■ STATED TASK 1: Copy out the records, starting at the line that contains "Between (x=368, y=185) and (x=40, y=280), which" and ending with the line that contains "Answer: the white", with both of those lines included.

From:        Jonathon A Anderson <[email protected]>
To:        gpfsug main discussion list <[email protected]>
Date:        01/31/2017 04:14 PM
Subject:        Re: [gpfsug-discuss] CES doesn't assign addresses to nodes
Sent by:        [email protected]
________________________________

The tail isn’t the issue; that’ my addition, so that I didn’t have to paste the 
hundred or so line nodelist into the thread.

The actual command is

tsctl shownodes up | $tr ',' '\n' | $sort -o $upnodefile

But you can see in my tailed output that the last hostname listed is cut-off 
halfway through the hostname. Less obvious in the example, but true, is the 
fact that it’s only showing the first 120 hosts, when we have 403 nodes in our 
gpfs cluster.

[Source data]

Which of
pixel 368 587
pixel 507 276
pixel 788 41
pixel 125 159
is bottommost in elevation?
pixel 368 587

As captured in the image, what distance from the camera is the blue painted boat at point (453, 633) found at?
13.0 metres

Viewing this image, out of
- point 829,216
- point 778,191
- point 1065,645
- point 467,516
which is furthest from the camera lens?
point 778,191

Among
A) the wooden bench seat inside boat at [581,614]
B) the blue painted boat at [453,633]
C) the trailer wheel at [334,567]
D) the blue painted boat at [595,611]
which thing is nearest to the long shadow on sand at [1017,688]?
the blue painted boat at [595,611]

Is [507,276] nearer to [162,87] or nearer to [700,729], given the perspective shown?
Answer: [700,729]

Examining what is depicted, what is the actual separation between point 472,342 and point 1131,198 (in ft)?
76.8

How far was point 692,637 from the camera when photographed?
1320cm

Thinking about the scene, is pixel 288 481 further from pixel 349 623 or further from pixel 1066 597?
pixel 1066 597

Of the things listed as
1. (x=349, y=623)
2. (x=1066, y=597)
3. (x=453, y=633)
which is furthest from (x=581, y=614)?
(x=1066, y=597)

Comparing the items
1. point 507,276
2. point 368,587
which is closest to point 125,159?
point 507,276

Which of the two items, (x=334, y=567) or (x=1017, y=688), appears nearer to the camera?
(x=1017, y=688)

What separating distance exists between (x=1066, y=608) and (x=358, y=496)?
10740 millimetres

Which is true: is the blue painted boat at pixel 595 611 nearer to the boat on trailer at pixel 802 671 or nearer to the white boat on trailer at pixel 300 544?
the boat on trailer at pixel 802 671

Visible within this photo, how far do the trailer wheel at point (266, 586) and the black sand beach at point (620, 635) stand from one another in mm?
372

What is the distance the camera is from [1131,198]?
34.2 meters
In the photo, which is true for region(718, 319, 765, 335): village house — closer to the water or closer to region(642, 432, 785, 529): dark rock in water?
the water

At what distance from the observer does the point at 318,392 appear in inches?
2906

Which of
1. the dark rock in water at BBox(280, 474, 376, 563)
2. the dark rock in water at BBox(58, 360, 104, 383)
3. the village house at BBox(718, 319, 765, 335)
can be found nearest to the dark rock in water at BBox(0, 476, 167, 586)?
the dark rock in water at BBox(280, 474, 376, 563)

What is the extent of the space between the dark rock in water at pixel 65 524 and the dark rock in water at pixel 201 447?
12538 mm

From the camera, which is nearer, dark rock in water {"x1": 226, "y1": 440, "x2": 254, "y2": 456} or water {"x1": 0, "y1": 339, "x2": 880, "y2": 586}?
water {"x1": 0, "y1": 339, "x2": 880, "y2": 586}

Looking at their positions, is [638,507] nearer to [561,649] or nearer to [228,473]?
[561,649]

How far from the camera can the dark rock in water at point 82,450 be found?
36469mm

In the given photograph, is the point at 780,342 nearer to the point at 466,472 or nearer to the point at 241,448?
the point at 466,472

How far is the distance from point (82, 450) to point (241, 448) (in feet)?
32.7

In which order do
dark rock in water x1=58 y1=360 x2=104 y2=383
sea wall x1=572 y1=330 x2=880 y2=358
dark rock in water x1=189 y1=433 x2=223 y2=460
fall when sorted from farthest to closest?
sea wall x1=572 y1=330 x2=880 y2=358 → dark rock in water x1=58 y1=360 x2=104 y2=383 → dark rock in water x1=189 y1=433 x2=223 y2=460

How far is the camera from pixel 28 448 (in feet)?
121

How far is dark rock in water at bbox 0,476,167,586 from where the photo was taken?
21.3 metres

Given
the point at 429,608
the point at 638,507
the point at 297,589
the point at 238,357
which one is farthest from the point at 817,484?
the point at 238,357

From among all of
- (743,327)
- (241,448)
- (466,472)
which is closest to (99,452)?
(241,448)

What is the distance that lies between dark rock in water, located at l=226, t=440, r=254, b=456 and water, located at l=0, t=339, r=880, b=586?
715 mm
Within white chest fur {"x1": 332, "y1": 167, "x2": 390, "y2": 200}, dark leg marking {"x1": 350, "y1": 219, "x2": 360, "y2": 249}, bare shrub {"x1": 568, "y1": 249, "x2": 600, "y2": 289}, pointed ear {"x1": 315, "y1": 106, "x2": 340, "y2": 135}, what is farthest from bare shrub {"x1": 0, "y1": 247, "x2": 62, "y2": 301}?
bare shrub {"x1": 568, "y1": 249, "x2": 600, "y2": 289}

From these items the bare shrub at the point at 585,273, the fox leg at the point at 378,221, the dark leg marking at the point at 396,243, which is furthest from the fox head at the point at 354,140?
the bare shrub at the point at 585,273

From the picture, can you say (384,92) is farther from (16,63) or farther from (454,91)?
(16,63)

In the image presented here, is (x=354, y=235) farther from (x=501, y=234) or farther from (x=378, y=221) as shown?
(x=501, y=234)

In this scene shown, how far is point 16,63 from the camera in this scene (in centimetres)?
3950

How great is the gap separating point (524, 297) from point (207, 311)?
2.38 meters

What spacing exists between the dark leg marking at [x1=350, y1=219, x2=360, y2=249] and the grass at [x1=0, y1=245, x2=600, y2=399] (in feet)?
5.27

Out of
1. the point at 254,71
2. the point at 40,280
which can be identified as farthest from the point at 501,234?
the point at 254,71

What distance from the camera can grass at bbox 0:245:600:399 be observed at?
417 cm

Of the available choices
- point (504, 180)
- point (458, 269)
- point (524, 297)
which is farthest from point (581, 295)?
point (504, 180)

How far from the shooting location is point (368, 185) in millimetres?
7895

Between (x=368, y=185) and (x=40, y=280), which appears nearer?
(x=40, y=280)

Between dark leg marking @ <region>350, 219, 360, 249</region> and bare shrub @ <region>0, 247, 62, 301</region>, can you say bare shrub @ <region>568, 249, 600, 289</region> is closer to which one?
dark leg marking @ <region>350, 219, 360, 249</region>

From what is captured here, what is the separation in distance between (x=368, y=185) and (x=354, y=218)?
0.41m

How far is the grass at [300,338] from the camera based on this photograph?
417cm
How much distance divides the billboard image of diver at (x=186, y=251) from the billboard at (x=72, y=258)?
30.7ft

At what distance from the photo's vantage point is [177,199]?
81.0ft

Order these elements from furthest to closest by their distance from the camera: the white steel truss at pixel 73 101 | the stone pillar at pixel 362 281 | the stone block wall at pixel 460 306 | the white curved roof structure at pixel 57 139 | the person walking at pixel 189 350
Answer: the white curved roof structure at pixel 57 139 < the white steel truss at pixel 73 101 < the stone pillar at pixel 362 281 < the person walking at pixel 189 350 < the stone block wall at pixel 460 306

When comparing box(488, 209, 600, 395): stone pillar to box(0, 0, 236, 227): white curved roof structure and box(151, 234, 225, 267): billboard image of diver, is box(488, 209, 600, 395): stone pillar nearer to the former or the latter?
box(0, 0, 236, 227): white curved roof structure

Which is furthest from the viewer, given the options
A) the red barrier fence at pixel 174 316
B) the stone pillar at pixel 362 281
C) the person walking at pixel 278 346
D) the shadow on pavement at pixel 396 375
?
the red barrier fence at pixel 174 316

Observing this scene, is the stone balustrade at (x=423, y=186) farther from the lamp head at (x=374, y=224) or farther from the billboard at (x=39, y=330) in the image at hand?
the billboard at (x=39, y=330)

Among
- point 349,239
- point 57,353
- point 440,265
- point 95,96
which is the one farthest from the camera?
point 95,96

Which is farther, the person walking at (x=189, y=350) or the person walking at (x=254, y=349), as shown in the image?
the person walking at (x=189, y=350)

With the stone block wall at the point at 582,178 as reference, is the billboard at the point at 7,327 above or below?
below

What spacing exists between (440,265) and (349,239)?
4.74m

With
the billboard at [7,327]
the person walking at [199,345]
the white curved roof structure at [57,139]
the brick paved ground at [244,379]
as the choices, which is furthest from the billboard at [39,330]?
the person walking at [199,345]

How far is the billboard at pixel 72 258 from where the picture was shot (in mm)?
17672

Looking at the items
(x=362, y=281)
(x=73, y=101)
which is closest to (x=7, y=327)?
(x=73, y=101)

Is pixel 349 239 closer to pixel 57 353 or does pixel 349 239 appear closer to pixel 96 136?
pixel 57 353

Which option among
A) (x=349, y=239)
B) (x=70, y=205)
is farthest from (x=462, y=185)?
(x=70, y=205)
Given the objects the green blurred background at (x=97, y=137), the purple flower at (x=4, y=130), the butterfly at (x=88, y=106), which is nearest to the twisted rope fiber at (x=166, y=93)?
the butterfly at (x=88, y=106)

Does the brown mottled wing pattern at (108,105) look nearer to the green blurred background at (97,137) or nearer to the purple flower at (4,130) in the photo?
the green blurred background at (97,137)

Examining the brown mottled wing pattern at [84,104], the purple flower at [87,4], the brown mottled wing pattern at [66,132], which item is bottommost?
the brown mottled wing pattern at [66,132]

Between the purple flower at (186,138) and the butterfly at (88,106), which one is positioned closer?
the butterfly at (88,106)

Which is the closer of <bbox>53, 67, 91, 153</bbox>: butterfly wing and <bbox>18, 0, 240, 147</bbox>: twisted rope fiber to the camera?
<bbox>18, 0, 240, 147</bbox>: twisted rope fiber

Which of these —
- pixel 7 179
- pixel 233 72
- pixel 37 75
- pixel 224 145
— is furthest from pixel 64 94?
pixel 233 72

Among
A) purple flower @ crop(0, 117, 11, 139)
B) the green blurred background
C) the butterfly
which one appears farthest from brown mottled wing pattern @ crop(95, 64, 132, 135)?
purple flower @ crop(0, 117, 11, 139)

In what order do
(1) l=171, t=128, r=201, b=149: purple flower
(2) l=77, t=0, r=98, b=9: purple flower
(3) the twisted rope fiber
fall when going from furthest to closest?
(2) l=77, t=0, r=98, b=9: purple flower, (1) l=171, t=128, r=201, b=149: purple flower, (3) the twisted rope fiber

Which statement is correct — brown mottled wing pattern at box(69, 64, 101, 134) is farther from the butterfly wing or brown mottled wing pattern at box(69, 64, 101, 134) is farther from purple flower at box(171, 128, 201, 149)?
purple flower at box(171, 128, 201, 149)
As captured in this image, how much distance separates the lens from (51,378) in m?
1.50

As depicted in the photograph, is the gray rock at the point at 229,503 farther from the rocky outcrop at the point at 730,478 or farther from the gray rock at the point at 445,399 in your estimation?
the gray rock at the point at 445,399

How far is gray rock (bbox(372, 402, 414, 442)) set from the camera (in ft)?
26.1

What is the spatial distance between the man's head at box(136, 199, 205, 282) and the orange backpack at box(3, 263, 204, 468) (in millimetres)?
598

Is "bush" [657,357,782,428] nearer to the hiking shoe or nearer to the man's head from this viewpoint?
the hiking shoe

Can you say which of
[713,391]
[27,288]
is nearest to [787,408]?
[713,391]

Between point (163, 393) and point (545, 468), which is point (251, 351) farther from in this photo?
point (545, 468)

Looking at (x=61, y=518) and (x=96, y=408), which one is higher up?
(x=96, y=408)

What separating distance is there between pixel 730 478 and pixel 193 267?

■ STATED TASK 2:
Answer these questions from the email:
(a) How many nodes are in the GPFS cluster?
(b) How many hosts is the output showing?
(c) Why did the sender add the tail to the command?

■ FULL RESPONSE 1:
Between (x=368, y=185) and (x=40, y=280), which appears nearer?
(x=40, y=280)

Between dark leg marking @ <region>350, 219, 360, 249</region> and bare shrub @ <region>0, 247, 62, 301</region>, can you say bare shrub @ <region>568, 249, 600, 289</region> is closer to which one?
dark leg marking @ <region>350, 219, 360, 249</region>

From what is captured here, what is the separation in distance between (x=368, y=185) and (x=354, y=218)?
0.41m

How far is the grass at [300,338] from the camera based on this photograph?
417cm
How much distance divides the billboard image of diver at (x=186, y=251) from the billboard at (x=72, y=258)?
30.7ft

At what distance from the photo's vantage point is [177,199]?
81.0ft

Order these elements from furthest to closest by their distance from the camera: the white steel truss at pixel 73 101 | the stone pillar at pixel 362 281 | the stone block wall at pixel 460 306 | the white curved roof structure at pixel 57 139 | the person walking at pixel 189 350
Answer: the white curved roof structure at pixel 57 139 < the white steel truss at pixel 73 101 < the stone pillar at pixel 362 281 < the person walking at pixel 189 350 < the stone block wall at pixel 460 306

■ FULL RESPONSE 2:
(a) 403
(b) The first 120 hosts
(c) So the hundred or so line nodelist would not have to be pasted into the thread